De este mecanismo se derivan dos consecuencias alentadoras. En primer lugar, cualquier cosa que vuelva a armonizar los dos mensajes sensoriales —mirar el horizonte, sentir el viento, gobernar el barco— reduce el mareo. En segundo lugar, el cerebro se adapta: tras uno o dos días de exposición constante, el sistema vestibular de la mayoría de las personas se recalibra y los síntomas desaparecen, razón por la cual incluso los huéspedes de un crucero que han tenido un comienzo agitado suelen sentirse bien a partir de la segunda mañana. Los marineros lo llaman «acostumbrarse al mar», y se trata de un proceso neurológico real y medible, no de una simple expresión.

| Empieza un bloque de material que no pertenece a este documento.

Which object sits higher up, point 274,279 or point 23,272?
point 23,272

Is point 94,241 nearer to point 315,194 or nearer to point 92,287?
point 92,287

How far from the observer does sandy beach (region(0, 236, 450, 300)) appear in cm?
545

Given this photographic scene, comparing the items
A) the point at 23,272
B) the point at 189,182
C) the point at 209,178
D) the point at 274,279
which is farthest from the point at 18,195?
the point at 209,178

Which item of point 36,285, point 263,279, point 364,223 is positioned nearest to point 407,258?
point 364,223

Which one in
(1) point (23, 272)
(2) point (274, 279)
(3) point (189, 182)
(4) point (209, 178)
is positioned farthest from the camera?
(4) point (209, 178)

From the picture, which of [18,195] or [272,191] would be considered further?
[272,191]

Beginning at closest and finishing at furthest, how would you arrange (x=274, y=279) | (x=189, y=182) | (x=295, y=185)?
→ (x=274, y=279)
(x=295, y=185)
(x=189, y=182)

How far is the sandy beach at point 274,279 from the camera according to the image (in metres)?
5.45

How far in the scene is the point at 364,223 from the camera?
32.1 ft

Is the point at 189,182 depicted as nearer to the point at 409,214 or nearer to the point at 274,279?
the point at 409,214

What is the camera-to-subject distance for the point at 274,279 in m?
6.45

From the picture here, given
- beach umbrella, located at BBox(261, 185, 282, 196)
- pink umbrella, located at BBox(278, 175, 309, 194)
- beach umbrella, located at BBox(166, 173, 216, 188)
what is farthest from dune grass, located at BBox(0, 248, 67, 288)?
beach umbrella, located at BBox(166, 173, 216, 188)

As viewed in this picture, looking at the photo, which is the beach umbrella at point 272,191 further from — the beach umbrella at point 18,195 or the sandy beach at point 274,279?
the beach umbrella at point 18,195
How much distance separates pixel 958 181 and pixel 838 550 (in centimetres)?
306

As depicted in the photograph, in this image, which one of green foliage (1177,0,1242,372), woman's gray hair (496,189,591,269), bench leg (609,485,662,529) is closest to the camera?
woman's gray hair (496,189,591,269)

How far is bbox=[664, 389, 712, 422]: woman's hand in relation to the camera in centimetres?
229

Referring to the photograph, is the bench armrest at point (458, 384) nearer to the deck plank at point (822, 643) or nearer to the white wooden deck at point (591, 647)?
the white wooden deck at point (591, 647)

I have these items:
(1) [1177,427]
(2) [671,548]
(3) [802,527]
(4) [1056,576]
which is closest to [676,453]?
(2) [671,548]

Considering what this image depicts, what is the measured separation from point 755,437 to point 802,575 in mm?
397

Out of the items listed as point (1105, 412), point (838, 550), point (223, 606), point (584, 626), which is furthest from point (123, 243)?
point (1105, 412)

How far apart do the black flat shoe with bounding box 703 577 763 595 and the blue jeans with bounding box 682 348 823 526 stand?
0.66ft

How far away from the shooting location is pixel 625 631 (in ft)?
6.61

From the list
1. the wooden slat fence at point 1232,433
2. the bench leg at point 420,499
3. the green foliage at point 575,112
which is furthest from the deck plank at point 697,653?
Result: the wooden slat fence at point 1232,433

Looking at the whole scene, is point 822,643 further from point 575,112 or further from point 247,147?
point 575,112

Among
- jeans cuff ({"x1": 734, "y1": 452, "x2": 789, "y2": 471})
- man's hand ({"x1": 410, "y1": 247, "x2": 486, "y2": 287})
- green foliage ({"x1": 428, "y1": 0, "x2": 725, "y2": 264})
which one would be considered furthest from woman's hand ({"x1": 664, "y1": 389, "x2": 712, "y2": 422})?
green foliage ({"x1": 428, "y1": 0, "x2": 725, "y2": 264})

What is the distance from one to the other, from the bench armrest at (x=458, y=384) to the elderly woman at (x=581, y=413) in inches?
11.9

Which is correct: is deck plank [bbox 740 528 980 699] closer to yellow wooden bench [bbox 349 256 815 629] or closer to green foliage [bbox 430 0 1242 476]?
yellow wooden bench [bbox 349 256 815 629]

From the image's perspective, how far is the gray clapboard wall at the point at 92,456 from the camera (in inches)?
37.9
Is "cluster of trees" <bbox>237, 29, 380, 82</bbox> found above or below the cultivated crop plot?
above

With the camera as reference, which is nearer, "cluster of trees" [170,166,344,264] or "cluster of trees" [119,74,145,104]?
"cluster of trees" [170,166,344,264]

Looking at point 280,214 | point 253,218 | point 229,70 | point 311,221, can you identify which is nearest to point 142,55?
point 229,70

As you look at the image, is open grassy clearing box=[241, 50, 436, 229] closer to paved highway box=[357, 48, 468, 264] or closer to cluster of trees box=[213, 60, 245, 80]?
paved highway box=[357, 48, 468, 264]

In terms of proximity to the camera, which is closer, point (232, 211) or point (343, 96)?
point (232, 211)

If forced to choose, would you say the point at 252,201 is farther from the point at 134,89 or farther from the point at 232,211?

Las aguas de Komodo según la temporada: cuándo están en calma y cuándo se agitan

No todos los viajes en barco por Komodo son iguales, y el calendario es tu primera línea de defensa. Durante la estación seca, aproximadamente de abril a noviembre, las aguas del norte del parque suelen ser tranquilas: las mañanas suelen comenzar con el mar como un espejo, un viento alisio moderado del sureste va arreciando a mediodía y las travesías resultan cómodas en cualquier barco en condiciones. Esta es también la temporada alta por una razón; nuestra guía sobre las estaciones en Komodo ofrece una visión completa. La estación húmeda, de diciembre a marzo, trae consigo el monzón del noroeste: más lluvia, más viento del norte y travesías más agitadas, sobre todo en enero y febrero. Las excursiones siguen realizándose casi todos los días —los capitanes de aquí siguen el tiempo con obsesión—, pero un viajero que sepa que tiene el estómago delicado debería orientar sus planes hacia los meses secos y hacia las mañanas, cuando el mar está más en calma durante casi todo el año.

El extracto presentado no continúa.